** Start of The input **

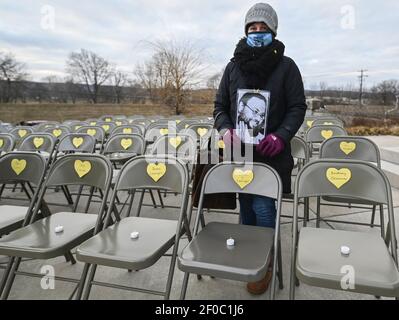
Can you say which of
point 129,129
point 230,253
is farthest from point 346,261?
point 129,129

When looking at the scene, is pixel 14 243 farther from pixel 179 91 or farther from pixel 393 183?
pixel 179 91

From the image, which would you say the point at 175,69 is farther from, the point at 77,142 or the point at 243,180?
the point at 243,180

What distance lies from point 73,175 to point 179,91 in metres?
8.92

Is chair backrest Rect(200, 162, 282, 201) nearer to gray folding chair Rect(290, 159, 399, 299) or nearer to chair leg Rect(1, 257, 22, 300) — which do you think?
gray folding chair Rect(290, 159, 399, 299)

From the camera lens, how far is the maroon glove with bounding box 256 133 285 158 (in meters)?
1.82

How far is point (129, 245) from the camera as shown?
5.42 feet

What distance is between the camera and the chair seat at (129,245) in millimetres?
1498

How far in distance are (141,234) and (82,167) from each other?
2.64 ft

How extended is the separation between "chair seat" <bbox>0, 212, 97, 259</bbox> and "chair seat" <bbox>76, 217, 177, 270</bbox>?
0.47ft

** End of The input **

_The request_: Can you copy out, word for word, the part of the material that opens with the line containing "From the camera lens, how" and runs through the end of the material?

_Task output_:
From the camera lens, how far is the maroon glove with bounding box 256 133 285 158 (in meters)?
1.82

How far is point (129, 245) from the camera as shown?
5.42 feet

What distance is between the camera and the chair seat at (129,245) in millimetres?
1498

How far in distance are (141,234) and (82,167) from each other?
2.64 ft

How extended is the separation between "chair seat" <bbox>0, 212, 97, 259</bbox> and "chair seat" <bbox>76, 217, 177, 270</bbox>?
0.47ft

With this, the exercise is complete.